Infine la prof.ssa Laura Palazzani, docente all’Università Lumsa di Roma, ha illustrato le novità che stanno avvenendo: “Si stanno aprendo innovazioni ‘dirompenti’, che possono da un lato aprire straordinarie opportunità per la cura di malattie fino a pochi anni fa inimmaginabili o miglioramento delle interazioni sociali, ma dall’altro lato possono portare (e in parte già lo stanno facendo) ad una modificazione radicale dell’uomo, della società, dell’umanità in senso ‘potenziativo’. Si pensi, ad esempio, alla interfaccia cervello-computer che può consentire a pazienti paralizzati di comunicare o azionare un comando, ma anche solo a potenziare artificialmente capacità mentali di individui sani”.

Per questo è necessaria una riflessione etica: “Il dibattito teorico, agli inizi, ha delineato la divaricazione tra i bio-ottimisti tecnofili che esaltano le tecnologie emergenti e i bio-pessimisti tecnofobi che demonizzano le tecnologie.
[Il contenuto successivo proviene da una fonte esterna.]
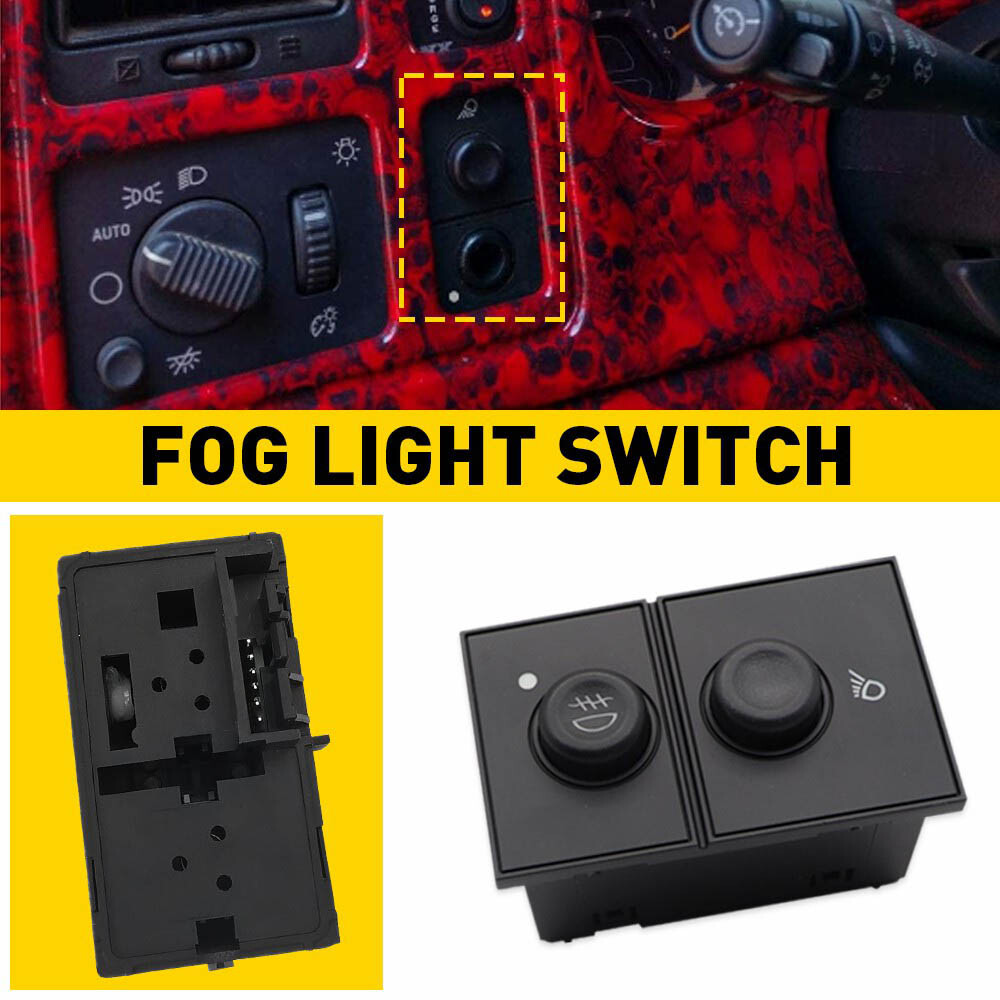 2003-07 Chevy Silverado Tahoe Avalanche GMC Sierra Yukon Fog Light Switch QL Replacement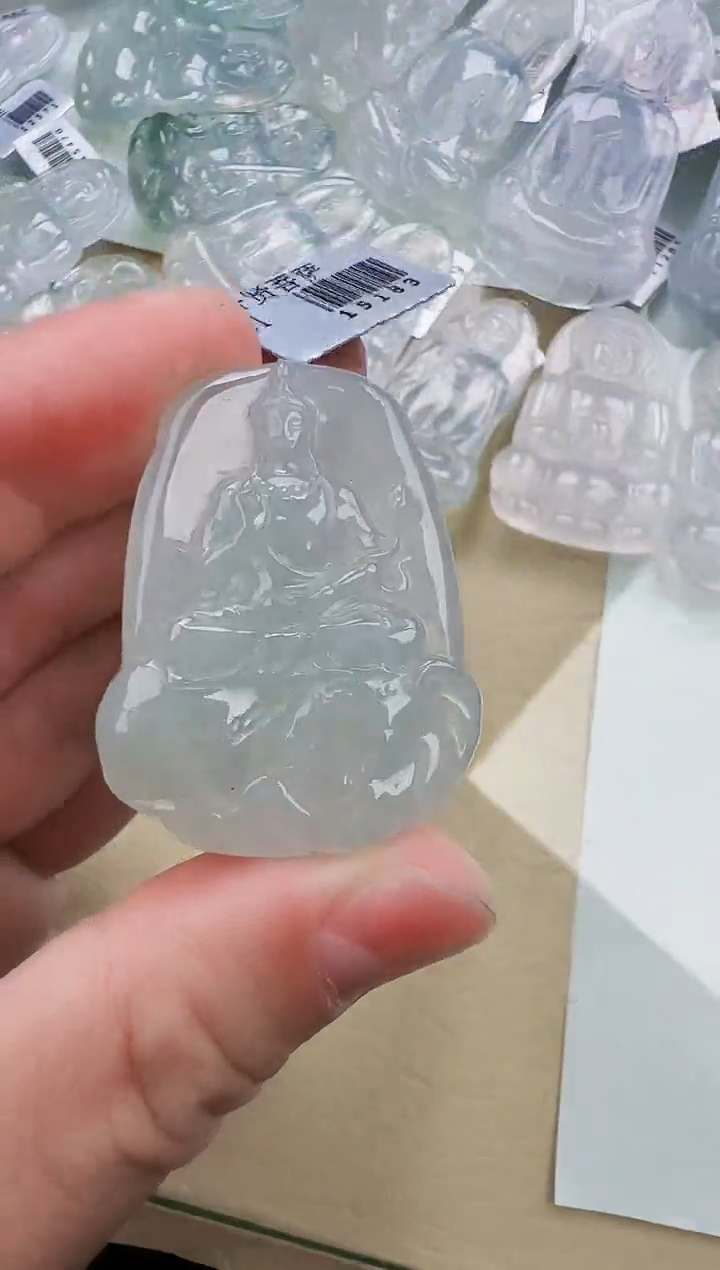 颈饰未镶嵌翡翠缅甸翡翠a货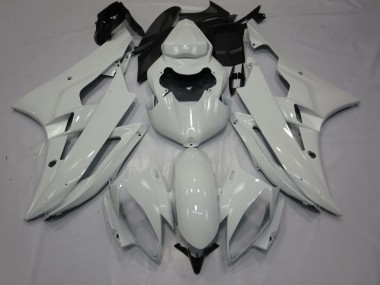 06-07 Blanc Brillant R6 Carénage Moto
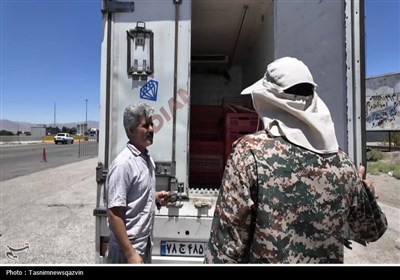 بازدید معاون سیاسی استاندار قزوین از پست‌های ایست‌وبازرسی در قزوین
Non si tratta di scegliere tra i due estremi, ma di riflettere, caso per caso, su ogni tecnologia ed applicazione, al fine di evidenziare entro quali limiti può essere consentito e regolato il progresso in una prospettiva umano-centrica (contro la tecno-crazia e il tecno-centrismo), che metta al centro la dignità umana e il bene comune della società intesa in senso globale”.

La perfezione non può superare il limite della costituzione umana: “L’etica è chiamata a riflettere in modo dinamico e integrato alla progettazione tecnologica, nei diversi contesti, con uno sguardo ‘prudente’. L’obiettivo è quello di giustificare i limiti dello sviluppo tecno-scientifico, in modo particolare nelle forme radicali invasive ed irreversibili. Il rischio è che l’anelito alla perfezione possa fare dimenticare il limite costitutivo dell’uomo che, giocando ad essere Dio (‘playing God’) dimentica se stesso”.